The artist's earlier works re-produced environments already known for their dramatic nature. Locations with an air of social importance such as sport arenas or public monuments attracted the artist because of their intrinsic dynamism (Timed, different light boxes, 2001-2008). First by means of a traditional camera and then digital reassembly, the sequence of an event is structured in linear terms, (Blue 02 almost 1 minute, 2007; Grey, 10 min 50 sec, 2007). Korfmann employs a grid as a stylistic element within her composition. The large works produced in such a fashion are presented in light boxes, making reference to film projections.

Korfmann is likewise compelled by spaces involving transit, including rail stations and airports, but also escalators and elevators. Such locales can be experienced in different ways, and in each case they reveal moments of intimacy that the artist seems to be looking for.

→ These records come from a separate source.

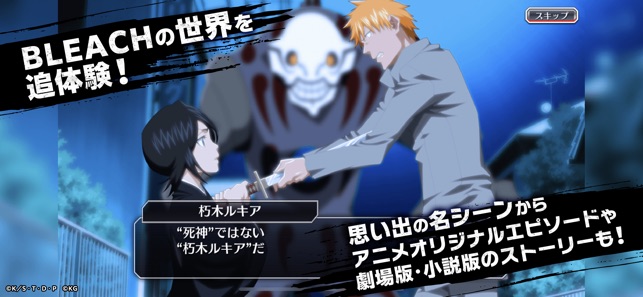 Bleach Brave Souls ジャンプアニメゲーム をapp Storeで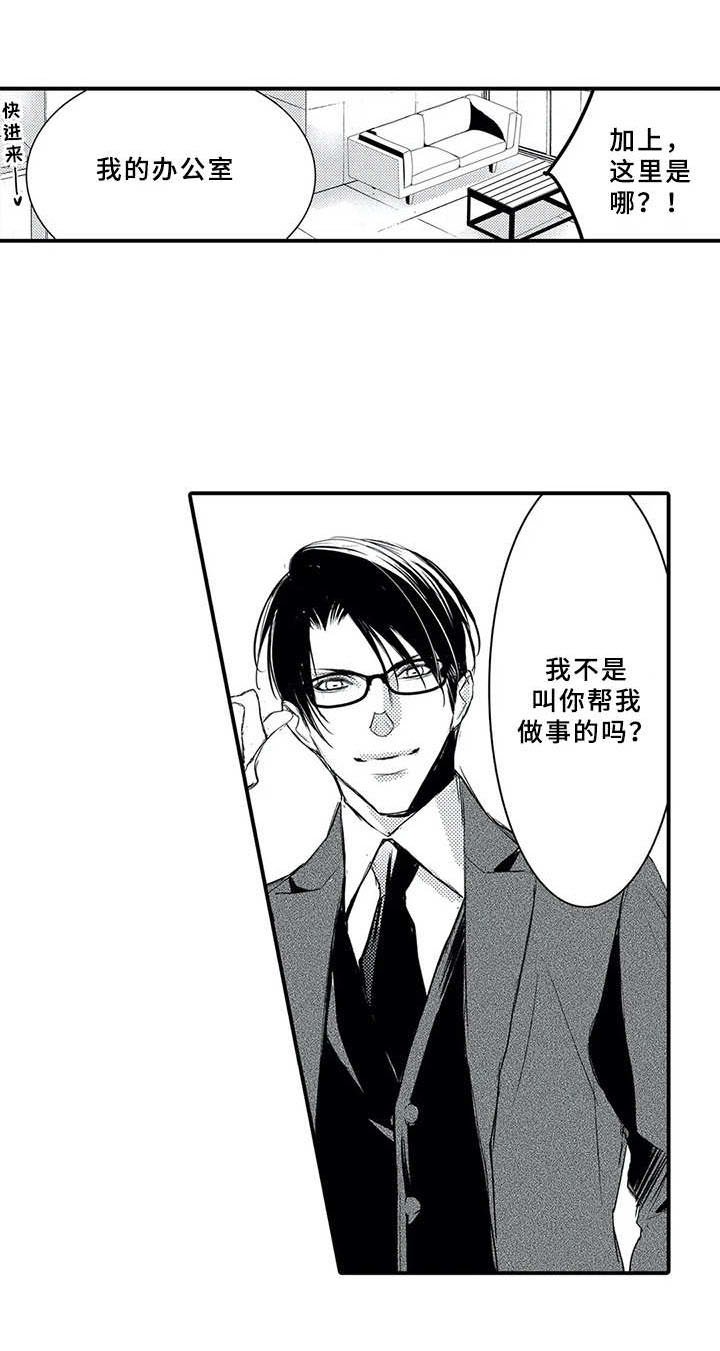 第7章：感觉奇怪
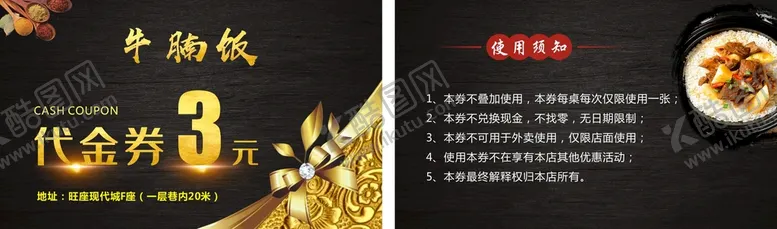 编号：03756809212137097168【酷图网】源文件下载-饭店代金券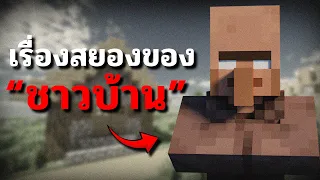บัคสยองที่ผู้เล่นมายคราฟส่วนใหญ่ไม่เคยรู้? | Minecraft ARG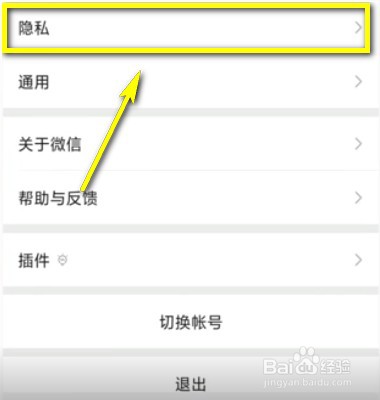 如何看微信黑名单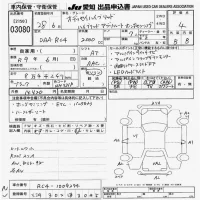 Honda ODYSSEY лот № 3080 оценка 4  с аукциона в Японии 9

While Korfmann's initial photographs investigate events within the public sphere, her works that follow instead explore situations of time and space.
Apart from architecture, the chronology of an event becomes an important issue. In her photographic work there is never a focus on the moment but instead on a certain plurality and the possible meeting of several people in one place. Other photos suggest an inversion of this principle, where the artist once more returns to the instantaneousness of an accidental situation.

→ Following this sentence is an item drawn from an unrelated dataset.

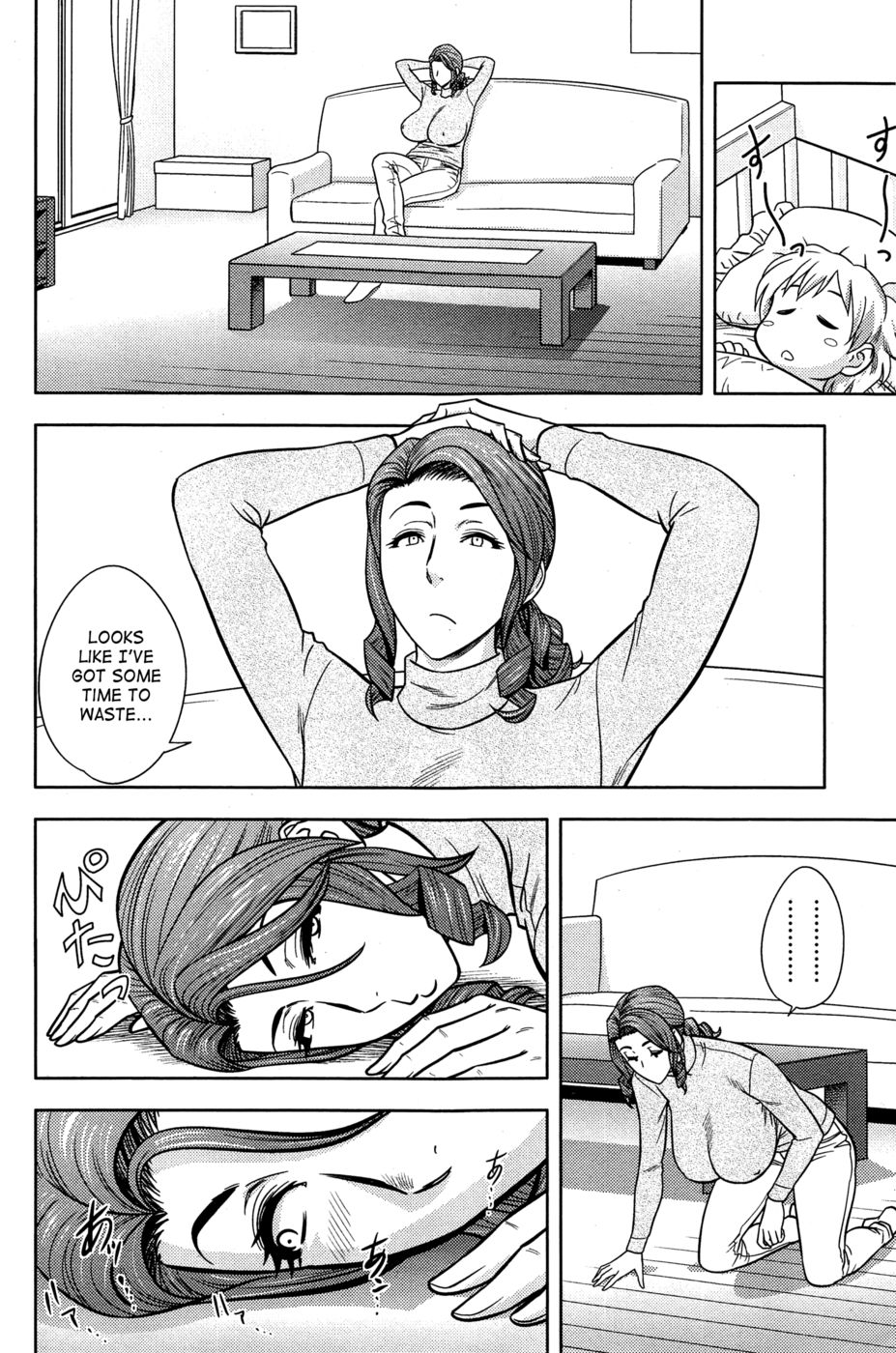 ツインミルフ-第14章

Initially, Korfmann composed pictures with little photographic intervention to a great compositional effect. Now her images offer a similar visual impact, yet they are conversely developed from dozens of individual details spliced together. To aid in this process, the artist uses digital image processing and intervenes directly in the picture. In these works Korfmann systematically alters the perspective, shifting the view from frontal to aerial vantage points. The effect is both temporal and spatial, and through her images, viewers have the opportunity to witness contrasting notions of both brevity and duration. Works like Waiting for Julia (3 x 10 min), 2008 or Waiting for Atousa (1h) 2009 refer to a time-span that questions the idea of a singular moment. Time freezes, as it were, and so the "genuineness" of the moment will never be truly valid. This idea is nowhere more evident than when the artist photographs guests from above, as they move into her field of view—in twos and threes—on the red carpet below. Figures accrue within the frame of the lens with consecutive exposures and are ultimately spliced together, though side-by-side instead of atop one other. It is here that we also see Korfmann navigating a well-conceived choreography and imagining the dramatic effect.

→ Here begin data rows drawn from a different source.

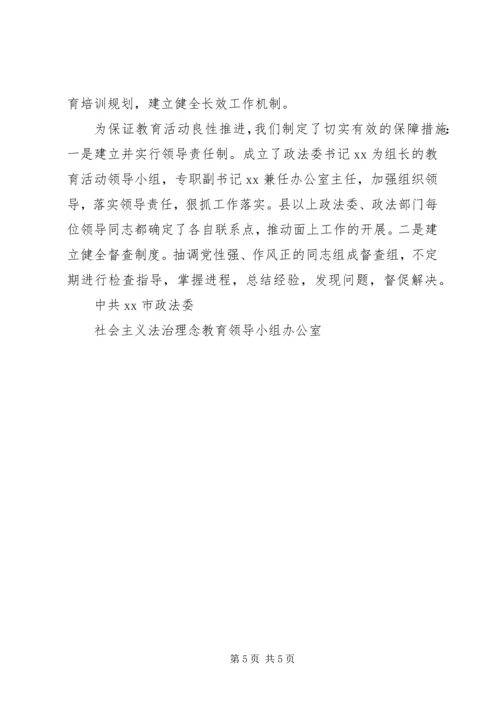 开展社会主义法治理念教育汇报材料.docx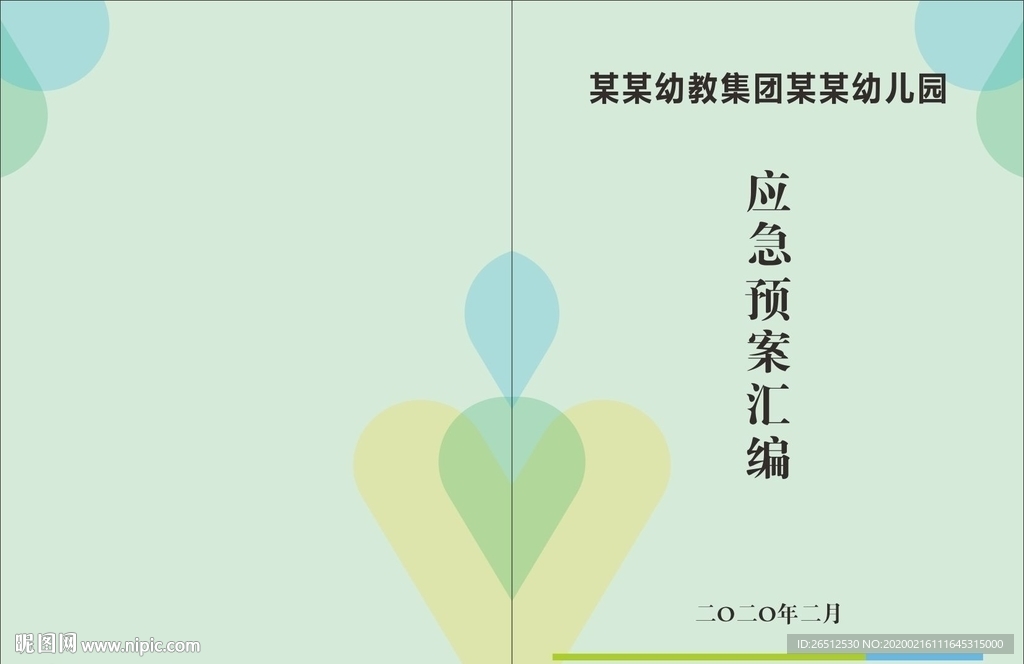 幼儿园应急预案汇编封面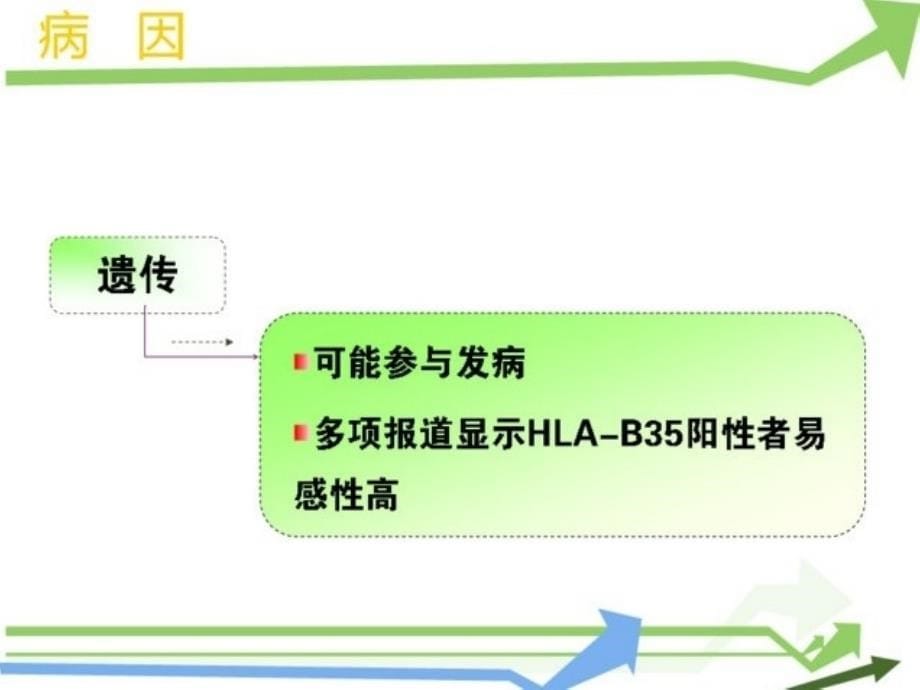 亚急性甲状腺炎内科诊疗课件_第5页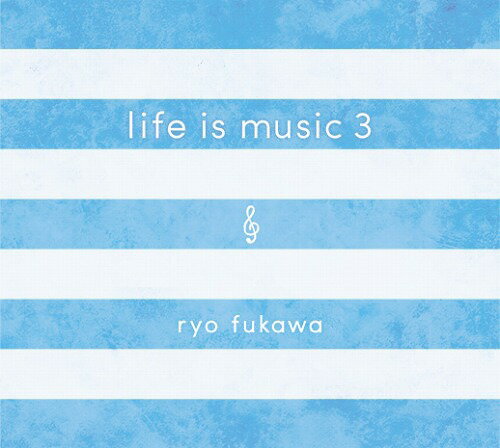 life is music[CD] 3 / ryo fukawa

The work titled, Fast Forward, Checkpoint Charlie (1,8h), 2009 likewise produces a sense of artifice as the artist manipulates composition still more playfully. Each local area of the image is clearly recognizable and so seems logical in and of itself. But here Korfmann varies exposure time in addition to vantage point, warping perceptions of movement and inactivity. Sequentially stitching together these numerous and inconsistent representations, Korfmann induces the magic moment, so to speak, merging the various lapses of time into one instant. The viewer observes a passing motorcycle in full focus next to pedestrians blurred, and thereby becomes the subject of Korfmann's deception. And the surer one is in recognizing the image, the more successful the artist's pictorial deception.

Katrin Korfmann's pictures are fascinating not only for their compelling aesthetics and composition, but also for an illusory simultaneity and spatial distortion that makes up these seemingly complex worlds.